The date May 25, 2018 went into history books as it was the day when the European Union implemented the General Data Protection Regulation (GDPR) across the region binding tech giants like Google and Facebook in the ropes of responsibilities when it comes to users data collection. The regulator made it mandatory for companies to be very clear about what they collect and how they do it, as well as give users control over their data collection. Almost two months after the decision, India’s telecom regulator, that has been brainstorming on how to protect the data of the country’s citizens, has recommended stricter rules to bolster the existing framework for the protection of users’ personal data.
The Telecom Regulatory Authority of India (TRAI) has issued a list of recommendations to safeguard Indian citizens and their data when they go online. In a letter to Aruna Sundarajan, Secretary, Department of Telecommunications, Ministry of Communications, TRAI Secretary SK Gupta said that since data is ubiquitous in the "Digital Era" today, the issue of protection of personal data of the users is a matter of deep concern for everyone.
“Since large portion of data flows through the telecom networks, the Authority felt it necessary to examine the issue of privacy and security of data in telecom networks and the measures that need to be adopted to ensure the privacy and security of data of telecom consumers,” Gupta said. Accordingly, the authority has suo-moto issued a consultation paper on the issue. The recommendations are based on the the definitions of “Data” as provided under Information Technology Act, 2000, and “Personal Information” and “Sensitive Personal Data and information” as provided under Sensitive Personal Data and Information Rules, 2011.
On personal data, the authority said that each user owns his/ her personal information/ data collected by/ stored with the entities in the digital ecosystem. The entities, controlling and processing such data, are mere custodians and do not have primary rights over this data, and all entities in the digital ecosystem, which control or process the data, should be restrained from using metadata to identify the individual users.
To suffice the existing Data Protection Framework, the authority recommends that to protect telecom consumers against the misuse of their personal data by the broad range of data controllers and processors in the digital ecosystem, all entities in the digital ecosystem, which control or process their personal data should be brought under a data protection framework.
“Till such time a general data protection law is notified by the Government, the existing Rules/ License conditions applicable to TSPs for protection of users’ privacy be made applicable to all the entities in the digital ecosystem. For this purpose, the Government should notify the policy framework for regulation of Devices, Operating Systems, Browsers and Applications. Privacy by design principle should be made applicable to all the entities in the digital ecosystem viz, Service providers, Devices, Browsers, Operating Systems, Applications etc. The concept of "Data Minimisation" should be inherent to the Privacy by Design principle implementation.
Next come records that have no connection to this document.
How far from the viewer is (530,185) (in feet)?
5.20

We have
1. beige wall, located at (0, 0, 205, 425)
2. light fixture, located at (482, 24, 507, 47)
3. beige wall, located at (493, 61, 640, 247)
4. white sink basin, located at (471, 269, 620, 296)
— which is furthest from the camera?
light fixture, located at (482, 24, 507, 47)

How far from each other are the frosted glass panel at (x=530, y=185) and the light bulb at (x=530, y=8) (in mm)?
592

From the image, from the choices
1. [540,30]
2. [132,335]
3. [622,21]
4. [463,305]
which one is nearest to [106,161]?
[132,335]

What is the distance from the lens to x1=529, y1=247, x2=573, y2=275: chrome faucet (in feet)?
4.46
Here “Data Minimisation” denotes the concept of collection of bare minimum data which is essential for providing that particular service to the consumers,” TRAI noted in its recommendations.
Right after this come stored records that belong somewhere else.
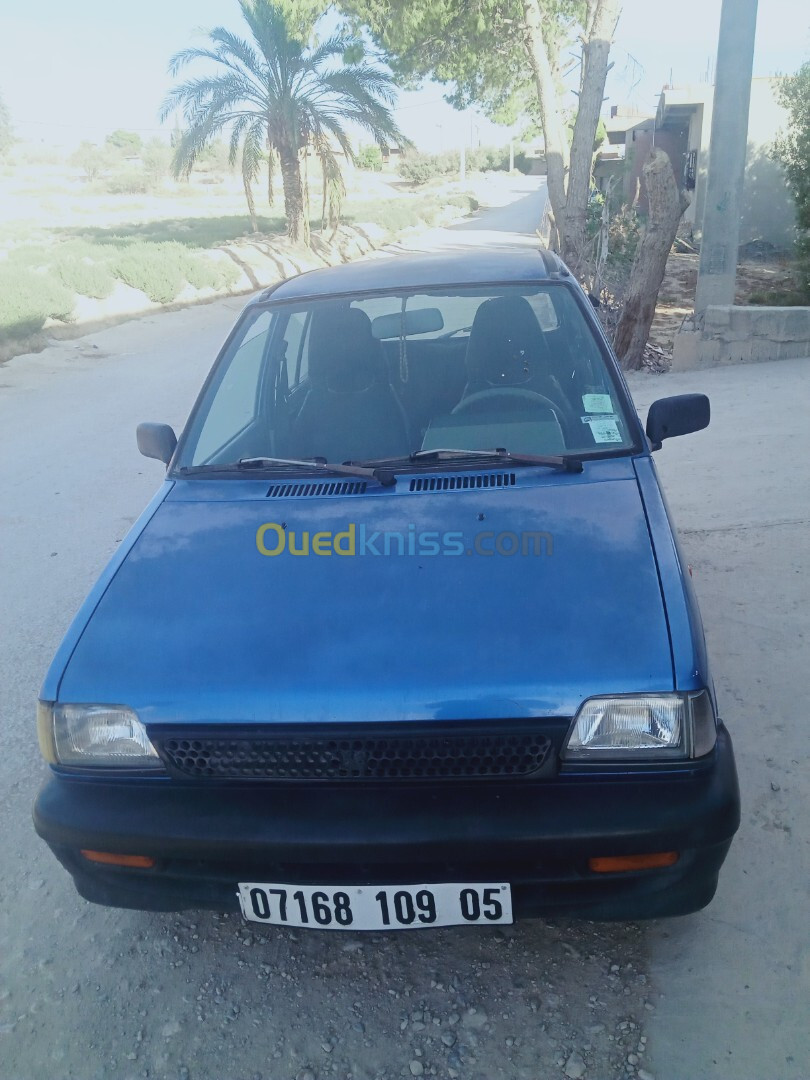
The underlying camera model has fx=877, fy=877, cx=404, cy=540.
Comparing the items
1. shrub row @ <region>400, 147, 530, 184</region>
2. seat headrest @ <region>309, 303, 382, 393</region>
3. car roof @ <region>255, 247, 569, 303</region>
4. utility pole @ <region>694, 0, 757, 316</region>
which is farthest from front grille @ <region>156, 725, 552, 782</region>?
shrub row @ <region>400, 147, 530, 184</region>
For user empowerment, the authority recommends that the Right to Choice, Notice, Consent, Data Portability, and Right to be Forgotten should be conferred upon the telecommunication consumers and to ensure sufficient choices to the users of digital services, granularities in the consent mechanism should be built-in by the service providers. To bolster the data privacy and security of telecom networks, TRAI said that the Department of Telecommunication should re-examine the encryption standards, stipulated in the license conditions for the TSPs, to align them with the requirements of other sectors. You can read the complete list of recommendations here.
Following the announcement, the Cellular Operators Association of India (COAI) -- the industry association of mobile service providers, telecom equipment makers, internet and broadband service providers in India -- has welcomed TRAI’s recommendations.
“We are happy with the TRAI’s recommendations on Privacy, Security and Ownership of Data as the regulator is calling for all digital entities to be brought under data protection framework. This would include all devices, operating systems, browsers, and applications and would be welcome stop-gap measure till rules and regulations of the telecom services providers are applicable to them. This will ensure, in prevailing circumstances, that the privacy of users is protected and maintained. National security and privacy issues are of paramount importance. Accordingly, the regulator by making this recommendation, is ensuring that no exception is made for any service provider, while subjecting them to the rules to meet the national security and privacy norms, i.e. same service same rule should be established for similar service providers. However, this is our preliminary view and we will need to review the other recommendations to determine their implications,” Rajan S Mathews, Director General, COAI, said in a statement.
TRAI’s move comes after nations across the globe are reeling under personal data hacks. The first major wave came after social media behemoth Facebook came under the lens for sharing users’ personal data with UK-based firm Cambridge Analytica. It was later reported that the data was wrongly used to support the election campaign of Donald Trump who was in the fray for the post of the President of the US in 2016.